28 U.S.C. § 158(c)(1) grants a Bankruptcy Appellate Panel the jurisdiction to hear appeals under subsection (a).

. Quackenbush examined whether such orders could be appealed under 28 U.S.C. § 1291, which provides the criteria for appeals of district court decisions. Bankruptcy court decisions are reviewable under an analogous provision found in 28 U.S.C. § 158(a).

. But see Coker v. Pan Am. World Airways, Inc. (In re Pan Am. Corp.), 950 F.2d 839, 844 (2d Cir.1991) (stating in a case decided prior to the amendment to the Bankruptcy Code which precludes appellate review of decisions to abstain under § 1334(c)(1), that review under this section should be under the abuse of discretion standard); accord In re Delta Towers, Ltd., 924 F.2d 74, 79 (5th Cir.1991); In re Colarusso, 295 B.R. 166, 178 (1st Cir. BAP 2003), aff'd, 382 F.3d 51 (1st Cir.2004).

. We note that the Appellants misunderstand the provisions of mandatory abstention. The mandatory abstention provision, § 1334(c)(2), delineates the requirements when a bankruptcy court must abstain from hearing non-core matters.
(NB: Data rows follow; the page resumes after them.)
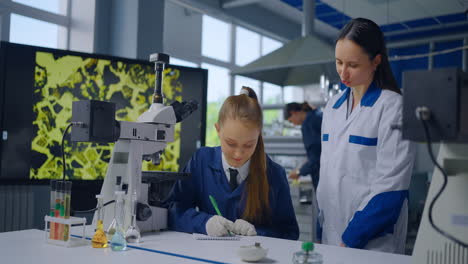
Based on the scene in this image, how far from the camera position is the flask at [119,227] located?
125cm

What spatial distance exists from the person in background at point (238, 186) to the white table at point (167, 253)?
0.16 metres

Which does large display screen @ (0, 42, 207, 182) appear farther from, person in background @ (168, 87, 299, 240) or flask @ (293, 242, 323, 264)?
flask @ (293, 242, 323, 264)

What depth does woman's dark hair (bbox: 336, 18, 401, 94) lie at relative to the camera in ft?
4.79

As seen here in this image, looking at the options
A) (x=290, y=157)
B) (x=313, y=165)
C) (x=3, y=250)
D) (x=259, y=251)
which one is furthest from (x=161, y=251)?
(x=290, y=157)

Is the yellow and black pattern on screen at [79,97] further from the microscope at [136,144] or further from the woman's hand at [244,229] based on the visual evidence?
the woman's hand at [244,229]

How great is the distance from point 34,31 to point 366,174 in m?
3.71

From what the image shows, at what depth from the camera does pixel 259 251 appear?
113cm

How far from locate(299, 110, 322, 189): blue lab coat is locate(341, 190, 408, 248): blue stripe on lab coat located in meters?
2.15

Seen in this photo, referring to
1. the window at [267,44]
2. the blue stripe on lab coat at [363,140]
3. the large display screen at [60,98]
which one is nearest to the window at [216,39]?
the window at [267,44]

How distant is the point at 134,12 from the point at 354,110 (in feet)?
9.67

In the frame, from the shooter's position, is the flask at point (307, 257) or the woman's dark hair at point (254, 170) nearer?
the flask at point (307, 257)

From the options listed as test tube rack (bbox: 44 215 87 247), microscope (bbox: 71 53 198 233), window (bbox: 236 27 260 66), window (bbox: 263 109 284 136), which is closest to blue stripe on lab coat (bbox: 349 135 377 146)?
microscope (bbox: 71 53 198 233)

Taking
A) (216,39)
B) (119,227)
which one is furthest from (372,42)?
(216,39)

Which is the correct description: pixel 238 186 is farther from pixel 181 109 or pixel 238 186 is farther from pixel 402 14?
pixel 402 14
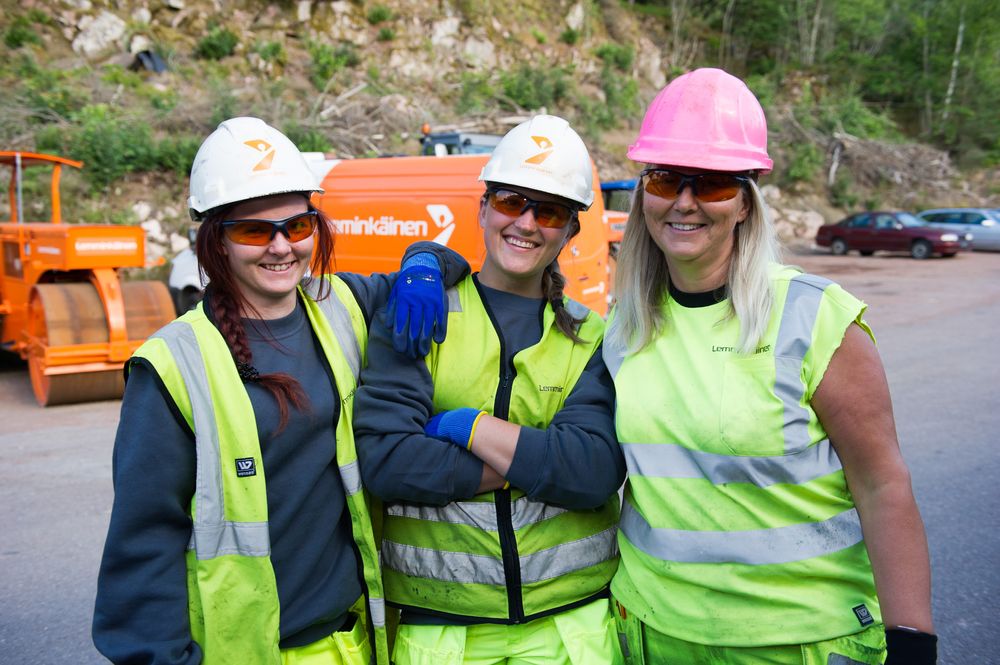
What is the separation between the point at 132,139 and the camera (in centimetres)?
1645

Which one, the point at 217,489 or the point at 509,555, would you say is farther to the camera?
the point at 509,555

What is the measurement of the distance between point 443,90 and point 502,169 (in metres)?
25.4

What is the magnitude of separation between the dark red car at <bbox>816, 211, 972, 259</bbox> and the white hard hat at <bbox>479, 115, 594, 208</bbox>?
24.8 m

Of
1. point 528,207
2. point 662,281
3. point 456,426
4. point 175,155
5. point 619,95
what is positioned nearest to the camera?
point 456,426

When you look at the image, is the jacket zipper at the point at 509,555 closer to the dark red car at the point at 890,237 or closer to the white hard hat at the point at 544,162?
the white hard hat at the point at 544,162

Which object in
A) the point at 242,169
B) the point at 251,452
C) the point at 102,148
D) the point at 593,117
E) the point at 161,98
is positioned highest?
the point at 593,117

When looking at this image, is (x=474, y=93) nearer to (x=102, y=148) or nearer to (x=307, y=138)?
(x=307, y=138)

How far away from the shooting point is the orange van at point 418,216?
7957 millimetres

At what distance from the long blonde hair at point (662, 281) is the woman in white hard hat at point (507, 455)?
0.58ft

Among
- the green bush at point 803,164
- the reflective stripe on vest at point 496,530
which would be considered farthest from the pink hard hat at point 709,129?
the green bush at point 803,164

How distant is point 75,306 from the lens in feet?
25.4

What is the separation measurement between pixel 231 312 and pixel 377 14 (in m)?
27.6

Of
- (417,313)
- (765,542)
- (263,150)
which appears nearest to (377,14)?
(263,150)

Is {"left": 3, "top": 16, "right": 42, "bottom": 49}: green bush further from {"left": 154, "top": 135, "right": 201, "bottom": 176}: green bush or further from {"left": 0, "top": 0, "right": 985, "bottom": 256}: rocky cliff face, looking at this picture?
{"left": 154, "top": 135, "right": 201, "bottom": 176}: green bush
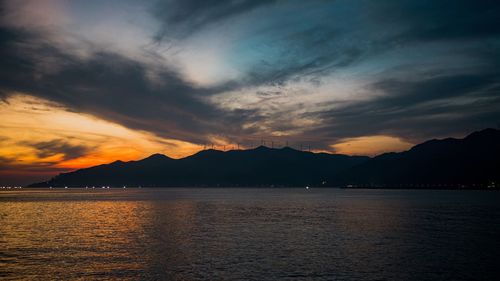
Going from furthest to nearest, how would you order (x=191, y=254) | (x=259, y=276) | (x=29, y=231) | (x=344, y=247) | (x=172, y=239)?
(x=29, y=231) → (x=172, y=239) → (x=344, y=247) → (x=191, y=254) → (x=259, y=276)

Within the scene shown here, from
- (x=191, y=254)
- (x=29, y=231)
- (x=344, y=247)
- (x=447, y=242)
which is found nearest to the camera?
(x=191, y=254)

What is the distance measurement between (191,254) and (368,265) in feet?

However, the provisions of § 1334(c)(2) do not prohibit a bankruptcy court from abstaining from hearing a non-core matter under § 1334(c)(1).

. Pursuant to § 1447(c), previously removed cases must be remanded "[i]f at any time before final judgment it appears that the district court lacks subject matter jurisdiction.” The party removing the action bears the burden of establishing federal jurisdiction. Section 1447(c) must be read in pari materia with § 1447(d). See Thermtron Prods., Inc. v. Hermansdorfer, 423 U.S. 336, 345-46, 96 S.Ct. 584, 46 L.Ed.2d 542 (1976). Section 1447(d) provides ”(a)n order remanding a case to the State court from which it was removed is not reviewable on appeal or otherwise!.]”

. The restrictions on appellate review set forth in 28 U.S.C. § 1447(d) are subject to the *400three following statutory exceptions: civil rights cases; cases involving the Resolution Trust Corporation; cases involving the Federal Deposit Insurance Corporation. The first exception is referenced in § 1447(d). The latter two exceptions are found in the statutes empowering the corporations. None of these exceptions are applicable here.